How to return a node, uniformly at random, from a

2019-05-31 06:46发布

问题:

Given a BST (may or may not be balanced) how can one return "any" node uniformly at random? A constraint is you cannot use an external indexing data structure. You must traverse the tree in such a manner that every node has an equal chance of being visited.

This question has me perplexed for quite a while. If we can indeed use an external hashtable/pointers we could just randomize on those and return the corresponding node. However, my colleague has put forth a rather complex variant of the question, where no additional data structures can be used.

  • A simple random walk with a 50-50 chance of either going L/R doesn't work since the probability of returning a node near the bottom of the tree is much smaller(probabilities compound)
  • Even randomly generating a depth d and traversing at most d nodes to return the node (or stopping if it's a leaf) doesn't generate a uniform distribution.

Update: You cannot have an inorder walk and store the result in an array either.

How can one achieve such a traversal?

回答1:

Walk the tree in any order, keeping the following values:

  • N: the number of nodes seen

  • selected: the currently selected node.

Initially, N is 0 and selected is None.
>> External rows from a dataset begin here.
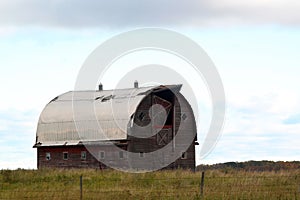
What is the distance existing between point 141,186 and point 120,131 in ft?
47.7

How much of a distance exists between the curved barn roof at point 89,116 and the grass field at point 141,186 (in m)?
8.20

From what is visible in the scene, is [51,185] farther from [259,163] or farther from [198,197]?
[259,163]

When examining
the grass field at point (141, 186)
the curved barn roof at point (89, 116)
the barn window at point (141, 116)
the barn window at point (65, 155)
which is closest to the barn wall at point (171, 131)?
the barn window at point (141, 116)

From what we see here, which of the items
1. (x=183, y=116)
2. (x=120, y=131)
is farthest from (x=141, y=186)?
(x=183, y=116)

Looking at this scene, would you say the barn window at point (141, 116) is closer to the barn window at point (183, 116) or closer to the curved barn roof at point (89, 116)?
the curved barn roof at point (89, 116)

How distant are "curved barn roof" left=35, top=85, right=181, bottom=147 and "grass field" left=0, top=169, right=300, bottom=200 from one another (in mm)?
8200

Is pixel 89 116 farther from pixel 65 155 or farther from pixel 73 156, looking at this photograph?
pixel 65 155

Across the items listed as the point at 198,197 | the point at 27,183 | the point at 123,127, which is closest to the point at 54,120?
the point at 123,127

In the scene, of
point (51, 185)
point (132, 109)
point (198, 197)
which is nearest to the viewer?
point (198, 197)

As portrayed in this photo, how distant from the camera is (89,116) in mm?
42375

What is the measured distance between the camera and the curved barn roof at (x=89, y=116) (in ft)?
134

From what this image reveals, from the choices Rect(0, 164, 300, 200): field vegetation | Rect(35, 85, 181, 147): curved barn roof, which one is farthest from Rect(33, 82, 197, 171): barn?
Rect(0, 164, 300, 200): field vegetation

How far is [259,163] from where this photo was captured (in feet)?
183

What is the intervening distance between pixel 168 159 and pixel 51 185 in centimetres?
1701
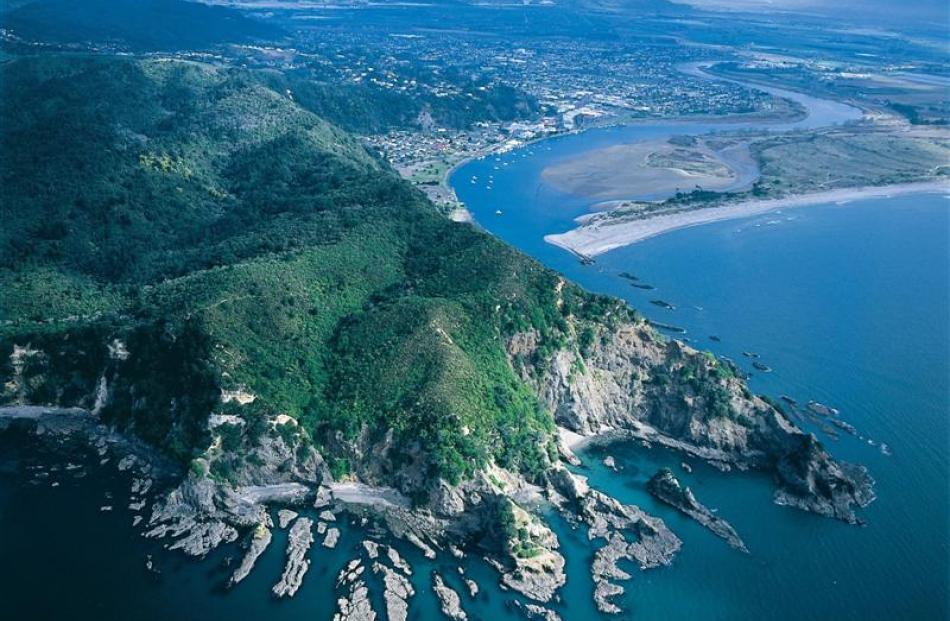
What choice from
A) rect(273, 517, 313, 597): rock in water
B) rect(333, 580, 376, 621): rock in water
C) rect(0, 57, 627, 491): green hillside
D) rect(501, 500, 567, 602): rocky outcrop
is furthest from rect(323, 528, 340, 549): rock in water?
rect(501, 500, 567, 602): rocky outcrop

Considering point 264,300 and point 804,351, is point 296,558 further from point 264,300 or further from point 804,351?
point 804,351

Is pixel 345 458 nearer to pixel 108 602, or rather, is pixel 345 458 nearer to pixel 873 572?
pixel 108 602

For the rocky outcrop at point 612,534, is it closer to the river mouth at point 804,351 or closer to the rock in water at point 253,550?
the river mouth at point 804,351

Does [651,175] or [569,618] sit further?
[651,175]

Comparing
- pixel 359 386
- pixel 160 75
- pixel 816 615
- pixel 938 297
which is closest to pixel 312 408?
pixel 359 386

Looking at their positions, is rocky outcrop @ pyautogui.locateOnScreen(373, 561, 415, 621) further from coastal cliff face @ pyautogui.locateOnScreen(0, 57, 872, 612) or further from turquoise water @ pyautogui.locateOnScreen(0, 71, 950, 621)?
coastal cliff face @ pyautogui.locateOnScreen(0, 57, 872, 612)

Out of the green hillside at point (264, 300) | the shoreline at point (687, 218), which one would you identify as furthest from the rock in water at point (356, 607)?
the shoreline at point (687, 218)

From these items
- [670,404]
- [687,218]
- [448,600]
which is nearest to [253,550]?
[448,600]
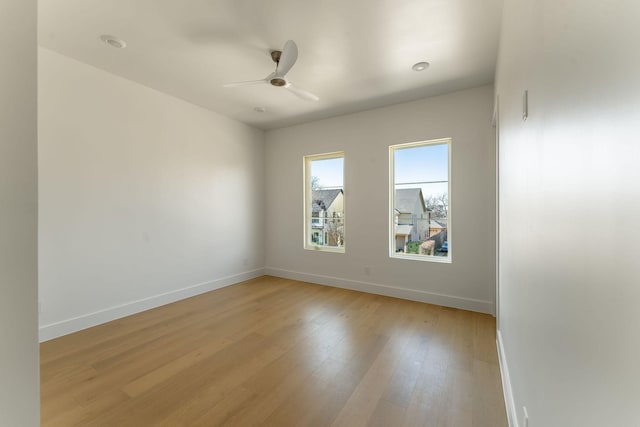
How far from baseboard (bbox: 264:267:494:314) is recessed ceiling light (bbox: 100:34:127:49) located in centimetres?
382

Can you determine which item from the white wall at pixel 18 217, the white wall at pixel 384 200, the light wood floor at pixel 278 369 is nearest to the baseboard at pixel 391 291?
the white wall at pixel 384 200

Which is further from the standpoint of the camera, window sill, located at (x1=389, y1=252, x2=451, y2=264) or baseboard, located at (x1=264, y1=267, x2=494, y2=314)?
window sill, located at (x1=389, y1=252, x2=451, y2=264)

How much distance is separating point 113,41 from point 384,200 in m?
3.55

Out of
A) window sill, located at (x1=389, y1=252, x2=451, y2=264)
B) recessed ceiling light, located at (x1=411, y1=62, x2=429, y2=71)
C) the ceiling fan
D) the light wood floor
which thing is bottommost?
the light wood floor

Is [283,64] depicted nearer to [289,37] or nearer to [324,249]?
[289,37]

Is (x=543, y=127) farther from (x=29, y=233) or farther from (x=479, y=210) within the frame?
(x=479, y=210)

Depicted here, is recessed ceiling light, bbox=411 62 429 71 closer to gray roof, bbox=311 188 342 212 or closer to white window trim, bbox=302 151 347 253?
white window trim, bbox=302 151 347 253

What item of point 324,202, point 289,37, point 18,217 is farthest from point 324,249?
point 18,217

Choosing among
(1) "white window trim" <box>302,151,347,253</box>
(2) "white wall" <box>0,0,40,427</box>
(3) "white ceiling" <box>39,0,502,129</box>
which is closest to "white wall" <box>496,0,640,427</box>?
(3) "white ceiling" <box>39,0,502,129</box>

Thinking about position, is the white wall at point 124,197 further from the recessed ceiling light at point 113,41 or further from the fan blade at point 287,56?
the fan blade at point 287,56

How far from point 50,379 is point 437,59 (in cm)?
438

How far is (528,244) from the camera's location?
120 cm

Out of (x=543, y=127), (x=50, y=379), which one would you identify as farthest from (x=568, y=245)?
(x=50, y=379)

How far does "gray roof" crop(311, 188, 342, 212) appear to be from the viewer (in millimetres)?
4582
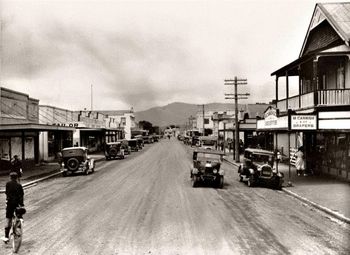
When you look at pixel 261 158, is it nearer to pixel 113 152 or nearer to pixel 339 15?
pixel 339 15

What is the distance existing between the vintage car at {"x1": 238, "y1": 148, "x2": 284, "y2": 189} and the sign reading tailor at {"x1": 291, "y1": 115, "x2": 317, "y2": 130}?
1920mm

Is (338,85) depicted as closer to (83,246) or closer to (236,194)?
(236,194)

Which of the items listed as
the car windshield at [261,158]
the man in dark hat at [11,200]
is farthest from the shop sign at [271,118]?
the man in dark hat at [11,200]

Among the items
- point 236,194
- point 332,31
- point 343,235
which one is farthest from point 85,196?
point 332,31

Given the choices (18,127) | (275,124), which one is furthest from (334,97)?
(18,127)

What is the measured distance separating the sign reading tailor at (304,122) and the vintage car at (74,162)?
13.8 m

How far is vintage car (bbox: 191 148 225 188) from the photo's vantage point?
65.7 ft

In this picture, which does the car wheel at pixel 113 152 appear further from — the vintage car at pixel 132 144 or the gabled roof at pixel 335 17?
the gabled roof at pixel 335 17

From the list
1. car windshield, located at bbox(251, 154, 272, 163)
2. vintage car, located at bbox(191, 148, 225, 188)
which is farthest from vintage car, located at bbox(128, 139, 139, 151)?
car windshield, located at bbox(251, 154, 272, 163)

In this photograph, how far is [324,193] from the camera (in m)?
17.4

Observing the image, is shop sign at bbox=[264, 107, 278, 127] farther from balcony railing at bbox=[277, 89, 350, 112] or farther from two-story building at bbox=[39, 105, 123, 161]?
two-story building at bbox=[39, 105, 123, 161]

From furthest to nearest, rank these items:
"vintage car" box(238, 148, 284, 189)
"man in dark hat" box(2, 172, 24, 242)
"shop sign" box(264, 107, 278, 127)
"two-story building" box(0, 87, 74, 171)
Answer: "two-story building" box(0, 87, 74, 171)
"shop sign" box(264, 107, 278, 127)
"vintage car" box(238, 148, 284, 189)
"man in dark hat" box(2, 172, 24, 242)

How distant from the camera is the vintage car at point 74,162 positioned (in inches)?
1052

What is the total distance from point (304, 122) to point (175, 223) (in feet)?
35.8
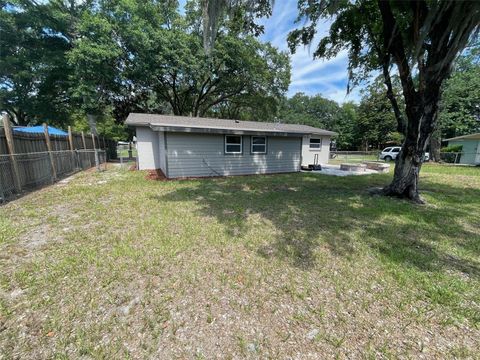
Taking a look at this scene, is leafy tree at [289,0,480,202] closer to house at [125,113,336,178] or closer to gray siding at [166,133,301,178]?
house at [125,113,336,178]

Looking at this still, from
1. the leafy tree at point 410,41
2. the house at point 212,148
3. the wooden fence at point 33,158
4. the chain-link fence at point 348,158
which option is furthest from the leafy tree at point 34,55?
the chain-link fence at point 348,158

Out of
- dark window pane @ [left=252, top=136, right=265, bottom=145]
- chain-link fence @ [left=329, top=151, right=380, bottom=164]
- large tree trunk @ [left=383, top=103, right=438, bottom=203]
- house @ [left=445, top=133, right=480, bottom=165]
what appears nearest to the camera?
large tree trunk @ [left=383, top=103, right=438, bottom=203]

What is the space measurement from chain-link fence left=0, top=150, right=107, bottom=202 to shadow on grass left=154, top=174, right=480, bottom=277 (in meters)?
3.99

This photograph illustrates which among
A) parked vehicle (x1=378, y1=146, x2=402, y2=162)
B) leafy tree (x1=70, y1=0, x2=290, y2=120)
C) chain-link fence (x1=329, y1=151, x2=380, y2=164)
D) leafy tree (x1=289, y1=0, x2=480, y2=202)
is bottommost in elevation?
chain-link fence (x1=329, y1=151, x2=380, y2=164)

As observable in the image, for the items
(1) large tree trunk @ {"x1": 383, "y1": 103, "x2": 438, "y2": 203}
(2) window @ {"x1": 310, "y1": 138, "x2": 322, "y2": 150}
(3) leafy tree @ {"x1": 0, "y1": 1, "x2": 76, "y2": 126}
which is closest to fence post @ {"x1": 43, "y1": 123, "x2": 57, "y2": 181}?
(3) leafy tree @ {"x1": 0, "y1": 1, "x2": 76, "y2": 126}

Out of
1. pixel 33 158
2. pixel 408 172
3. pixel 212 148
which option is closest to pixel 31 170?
pixel 33 158

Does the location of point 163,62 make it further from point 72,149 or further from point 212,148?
point 212,148

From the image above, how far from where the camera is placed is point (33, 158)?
689cm

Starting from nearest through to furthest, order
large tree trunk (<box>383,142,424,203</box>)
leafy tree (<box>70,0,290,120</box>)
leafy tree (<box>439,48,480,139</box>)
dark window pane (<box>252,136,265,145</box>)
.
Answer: large tree trunk (<box>383,142,424,203</box>) < dark window pane (<box>252,136,265,145</box>) < leafy tree (<box>70,0,290,120</box>) < leafy tree (<box>439,48,480,139</box>)

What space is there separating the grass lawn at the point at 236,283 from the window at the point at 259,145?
6.32 metres

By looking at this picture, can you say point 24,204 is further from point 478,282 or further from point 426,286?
point 478,282

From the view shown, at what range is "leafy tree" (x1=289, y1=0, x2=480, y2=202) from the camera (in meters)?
4.38

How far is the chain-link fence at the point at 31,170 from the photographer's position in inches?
223

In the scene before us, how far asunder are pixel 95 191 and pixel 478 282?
8791mm
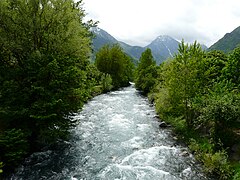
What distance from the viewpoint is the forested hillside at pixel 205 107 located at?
19.5m

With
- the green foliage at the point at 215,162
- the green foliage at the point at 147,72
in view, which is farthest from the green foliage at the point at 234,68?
the green foliage at the point at 147,72

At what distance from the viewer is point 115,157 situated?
20812 millimetres

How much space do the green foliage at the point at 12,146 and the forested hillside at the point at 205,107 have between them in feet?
45.7

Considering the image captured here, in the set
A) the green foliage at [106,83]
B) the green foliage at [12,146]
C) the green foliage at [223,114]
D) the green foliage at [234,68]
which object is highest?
the green foliage at [234,68]

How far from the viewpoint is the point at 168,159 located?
20.8 meters

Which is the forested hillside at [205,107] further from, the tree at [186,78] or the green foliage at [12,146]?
the green foliage at [12,146]

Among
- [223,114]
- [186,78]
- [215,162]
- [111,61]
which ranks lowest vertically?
[215,162]

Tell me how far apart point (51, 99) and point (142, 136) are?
11607 millimetres

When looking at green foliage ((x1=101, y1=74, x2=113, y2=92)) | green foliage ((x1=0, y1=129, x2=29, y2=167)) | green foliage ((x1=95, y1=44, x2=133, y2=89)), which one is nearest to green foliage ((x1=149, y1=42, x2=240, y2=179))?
green foliage ((x1=0, y1=129, x2=29, y2=167))

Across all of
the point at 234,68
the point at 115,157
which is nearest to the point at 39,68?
the point at 115,157

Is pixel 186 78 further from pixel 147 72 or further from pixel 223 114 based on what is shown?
pixel 147 72

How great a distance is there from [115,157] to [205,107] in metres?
8.96

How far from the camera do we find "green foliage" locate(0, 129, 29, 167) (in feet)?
56.0

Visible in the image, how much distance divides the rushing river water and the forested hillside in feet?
5.13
Visiting a node consists of the following:

  1. Increment N

  2. Generate a random integer in the range [0, N).

  3. If the random integer selected is 0, set selected to the current Node.

Note that the values N and selected need to be modified during the walk. That means that they are both input and output values to the visitor function.

At the end of the walk, N will be the number of nodes in the tree, and selected will be a random node selected with uniform probability (assuming you have a good random number generator).

This algorithm is not restricted to BSTs. It will work on any tree of any shape. In particular, it will work on a simple linear sequence of objects of unknown length, corresponding to the well-known random selection algorithm which is to iterate over the objects, replacing the selected random object with the newly visited one with probability 1/N where N is the number of objects seen to date.

If you keep track of visited nodes, it will also work on any connected graph.

If you have a very large tree (or graph), perhaps spread over a number of servers and/or storage devices, you can use a different presentation of this algorithm, which provides for a certain level of parallelism (and also prevents the need to keep a global walk structure or pass values into the walk).

We assume that each node-server has direct access to k objects and indirect access to some known number of children servers. The algorithm allows for redundant children, but assumes that network communication is (almost) perfect; dealing with network splits is outside of the scope of this answer. We also assume that every query has an associated unique query number, which allows us to deal with some networking artifacts. The query has no other information (other than the server to respond to), and is expected to return a tuple consisting of a count and a randomly-selected node.

When a node-server receives a query with id q, it does the following:

  1. If it has previously responded to query q, immediately return <0, null>

  2. Set count to k and selected to a randomly-selected object from the k objects it has direct access to.

  3. For each child server, send the query (with the same query-id)

  4. For each response returned (it doesn't matter what order the responses come in):

    a. Add response.count to count

    b. With probability response.count / count, replace selected with response.selected

  5. When all children servers have responded, return <count, selected>



回答2:

If you know the number of nodes n in the tree, find the kth node in an inorder walk of the tree for some randomly-chosen k between 0 and n-1, inclusive. If you don't, you can walk the tree and figure out its size and then do the above.

If the nodes of the tree are stored contiguously in some array, randomly sample an array element and return it.

If each tree node can tell you the size of the subtree rooted there, figure out how many nodes are in the tree, generate a random k up to the number of nodes in the tree, and select the kth element of the tree.

In all cases above, the "tree" part is a red herring.

There is a random walk on any nontrivial connected graph whose stationary distribution is uniform. Select a neighbour of the current node. If it has lower or equal degree, go there. If it has higher degree, go there with probability cur_deg / that_deg and stay put otherwise. Sampling from this random walk is called in various contexts "Gibbs sampling" and "Metropolis-Hastings."



回答3:

If you have a full (bottom level is completely full) binary search tree then it is possible to quickly (sub-linear time) do as you ask, because you know the structure of the tree. If you want me to post an answer that gives the solution for this case, let me know and I'll update my answer. However, if you just have a generic binary search tree of arbitrary shape, then it is impossible to uniformly sample a node without visiting the entire tree so that you know the shape.